The problem here stems from your confusion about context: PHP runs on the server and outputs HTML which is sent to the client; Javascript runs on the client and does not communicate with the server (unless you use AJAX or other methods).

The PHP is executed on the server and sent to the client, so the client gets something like this:

var pr = 1000; // inserted with the PHP echo statement
function downCounter(tim)
{
    var t;
    counter=tim-1;
    var elem=document.getElementById('counter');
    var price= document.getElementById('price');
    var days    = parseInt(counter / 86400),   
    hours   = parseInt(counter / 3600) % 24,   
    minutes = parseInt(counter / 60) % 60,   
    seconds = counter % 60,  
    hours   = (hours < 10) ? '0' + hours : hours;   
    minutes = (minutes < 10) ? '0' + minutes : minutes;   
    seconds = (seconds < 10) ? '0' + seconds : seconds;   
    elem.innerHTML=(days ? days + dayname : '') + hours + ':' + minutes + ':' + seconds;
    price.innerHTML=(pr);

    if (counter==0)
    {
        downCounter('43200');
        pr = 1500; // $p += 500 on previous line of PHP code; echoed here
    } else
    {
        clearTimeout(t);
        t=setTimeout("downCounter('+"+(tim-1)+"')", 1000);
    }
    return false;
}
downCounter('43200');
</script>

That's what's being executed on the client - see why it's not working the way you want? Javascript is working with static values: 1000 and 1500.

As mentioned above, if you want those values returned to the server, you'll need to write some Javascript code to actually send the values back.
= = =
- _How to complete this task_: From the explanation of PHP and JavaScript execution, quote the portion that begins with the words "That's what's being" and ends with "the values back.". The data that follows comes from a different source than the text.
= = =
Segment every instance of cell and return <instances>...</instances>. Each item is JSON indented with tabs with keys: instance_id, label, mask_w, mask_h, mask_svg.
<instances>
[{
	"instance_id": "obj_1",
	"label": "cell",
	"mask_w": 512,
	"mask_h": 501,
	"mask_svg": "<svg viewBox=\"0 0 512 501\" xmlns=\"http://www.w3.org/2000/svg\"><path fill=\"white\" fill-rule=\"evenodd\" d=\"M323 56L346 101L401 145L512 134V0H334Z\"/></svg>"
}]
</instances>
= = =
- _Solution to the exercise_:
That's what's being executed on the client - see why it's not working the way you want? Javascript is working with static values: 1000 and 1500.

As mentioned above, if you want those values returned to the server, you'll need to write some Javascript code to actually send the values back.